Crossing Quarters: Would the Real Astronomical Midway Point Please Stand Up?

Happy May Day Eve!

Maybe May 1st is a major holiday in your world scheme, or perhaps you see it as the release date of Avengers: Age of Ultron.

We’re approximately mid-way between the March equinox and the June solstice this week, as followers of the Gregorian calendar flip the page tomorrow from April to May. Though astronomical spring began back on March 20th for the northern hemisphere, May 1st is right around the time it starts to feel like spring weather for most of the residents of mid- northern latitudes.

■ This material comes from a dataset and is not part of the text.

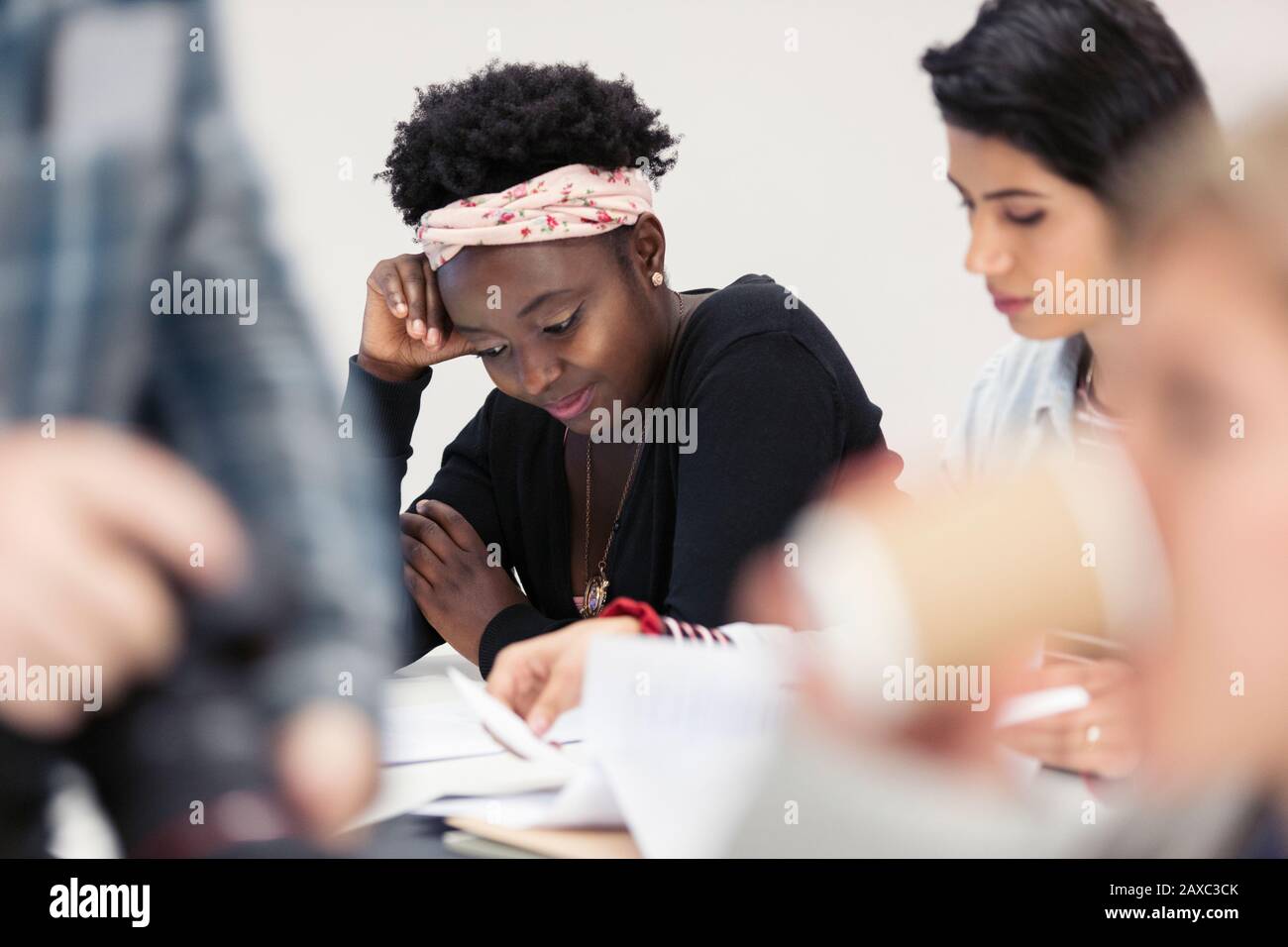 Female community college students reviewing paperwork in classroom Stock Photo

Blame solar insolation, as the Sun transits ever higher in its daily trek towards the June solstice. Sure, the 23 degree 26’ 21” axial tilt of our fair planet is the reason for the season, and the pair of equinoxes and solstices are easily marked… but did you know that there are four other astronomical waypoints along the ecliptic that aren’t so readily defined?

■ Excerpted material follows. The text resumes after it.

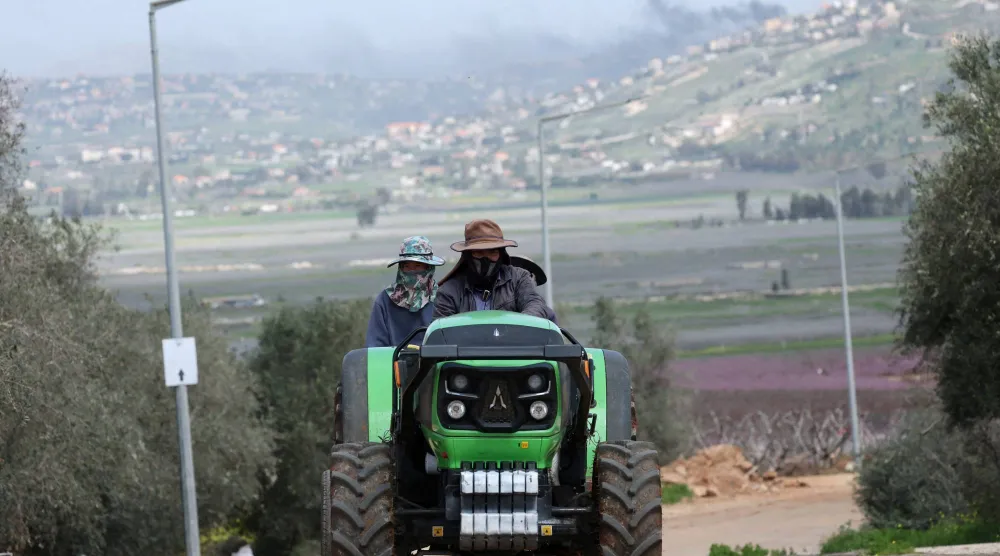 مزارعان محليان يستقلان جراراً على الجانب الإسرائيلي من الحدود مع لبنان وسط تصعيد بين «حزب الله» وإسرائيل (رويترز)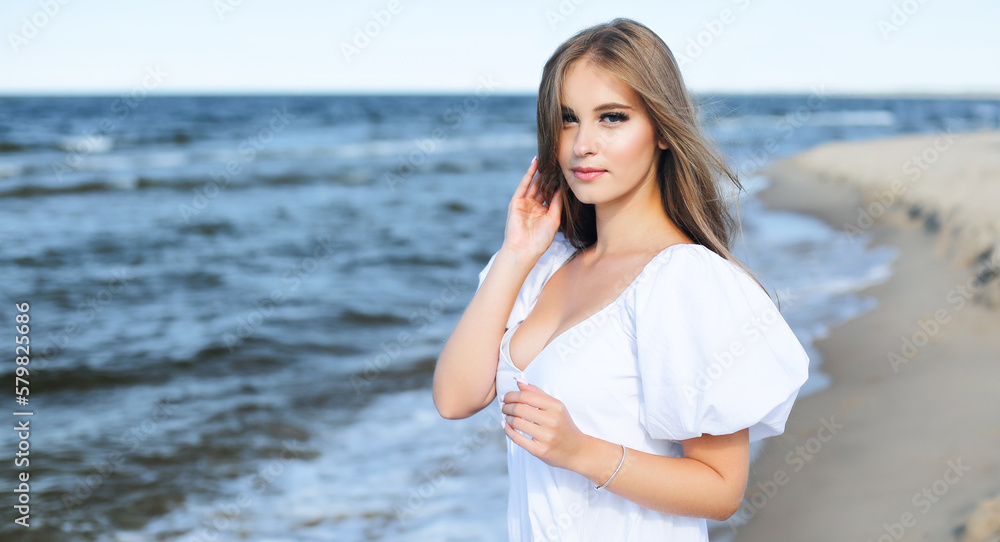 Happy, beautiful woman on the ocean beach standing in a white summer dress. Portrait. Happy, beautiful woman on the ocean beach standing in a white summer dress. Portrait.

Credit and copyright: Dave Dickinson
A ‘sidewalk sundial’ in front of the Flandrau observatory in Tucson, Arizona. Credit and copyright: Dave Dickinson

Welcome to the curious world of cross-quarter days. Tomorrow, May 1st is also known as May Day, which is one such holiday. Perhaps, if you’re reading this in the remaining socialist states of China, Cuba or North Korea, you observe May Day as a major communist holiday. True story: back in our Cold Warrior days, May Day usually meant deployment to a forward location to chase Soviet Bear bombers out of friendly air space.

The cycle of four cross quarter days and four quarter (two solstices and two equinoxes) comprise the modern ‘Wheel of the Year’ on the Pagan calendar. The Christian holidays of Easter and Christmas also have their equinoctial and solstice roots.

The other three cross quarter holidays on our modern calendar are: Groundhog Day (February 2nd), Lammas Day (August 1st) and Halloween on October 31st. It’s great to see suburbanites don garb and request treats in a yearly re-enactment of ancient ritual.

But the solstice and equinoctial points aren’t fixed on the Gregorian calendar, but instead drift as we attempt to keep measured time in sync with astronomical time. These midway dates should actually be referred to as ‘cross-quarter tie-in holidays,’ as the actual midpoint between solstice and equinox can be determined in several different ways.

Here are the technical mid-points for 2015:

Chart

*Note that Easter in the Catholic Church is defined by the First Council of Nicaea in 325 A.D. as the first Sunday after the First Full Moon after March 21st. It can, therefore, fall anywhere from March 22nd to April 25th. The Eastern Orthodox Church uses the older Julian calendar, meaning the dates of Easter for the two sects of Christianity do not always coincide. Keep in mind, however, that March 21st is only an approximation for the northward equinox, which, in the 20th through 21st century, can fall anywhere from March 19th to March 21st.

Marking the technical midway point in declination simply means noting when the Sun crosses 11 degrees 43’ 10” north or south. Note that these always cluster with a bias towards the equinoxes, as the apparent motion of the Sun is faster in declination as it moves at a steeper angle around these dates. Sol’s motion in declination is shallowest near the solstices, which is why the gain and loss of daylight is least noticeable around these dates.

Credit: Stellarium
The true position of the Sun on May 1st. Credit: Stellarium

And the second way we can mark the technical midpoints is strictly in time… but keep in mind, the seasons are not precisely equal in length due to the elliptical orbit of the Earth. Though it may not seem like it, Earth actually reaches perihelion and moves slightly faster around the Sun in early January during the depths of northern hemisphere winter!

And our friend the precession of the equinoxes plays a role as well, moving the two equinoctial points where the ecliptic and the celestial equator intersect once all the way around the sky as the Earth completes one ‘wobble’ every 26,000 years… live out a typical 72 year life span, and the equinoctial points will have moved about one degree, or twice the diameter of a Full Moon.

Credit: Starry Night Education Software
An Earthbound analemma simulation. Credit: Starry Night Education Software

And you can ‘observe’ the motion of the Sun and trace out the figure 8 shape of the analemma noting the quarter and cross-quarter points by imaging the Sun at the same time of the day once every week or so for a year:

Credit and copyright:
An analemma over Transylvania. Credit and copyright: Pal Varadi Nagy

Note: make sure you stay on local solar time in your yearlong analemma quest…  don’t let the archaic vagaries of Daylight Saving Time throw you off by an hour!

Mars analemma. Credit:
A Mars analemma as seen from Opportunity. Credit: NASA/JPL/Cornell/ASU/TAMU

And other planets have extraterrestrial analemmas as well. In the case of Mars, the path of the Sun over the Martian year is actually teardrop-shaped:

However you reckon the springtime mid-point, don’t miss any local ‘May Day-henge’ alignments coming to a horizon near you.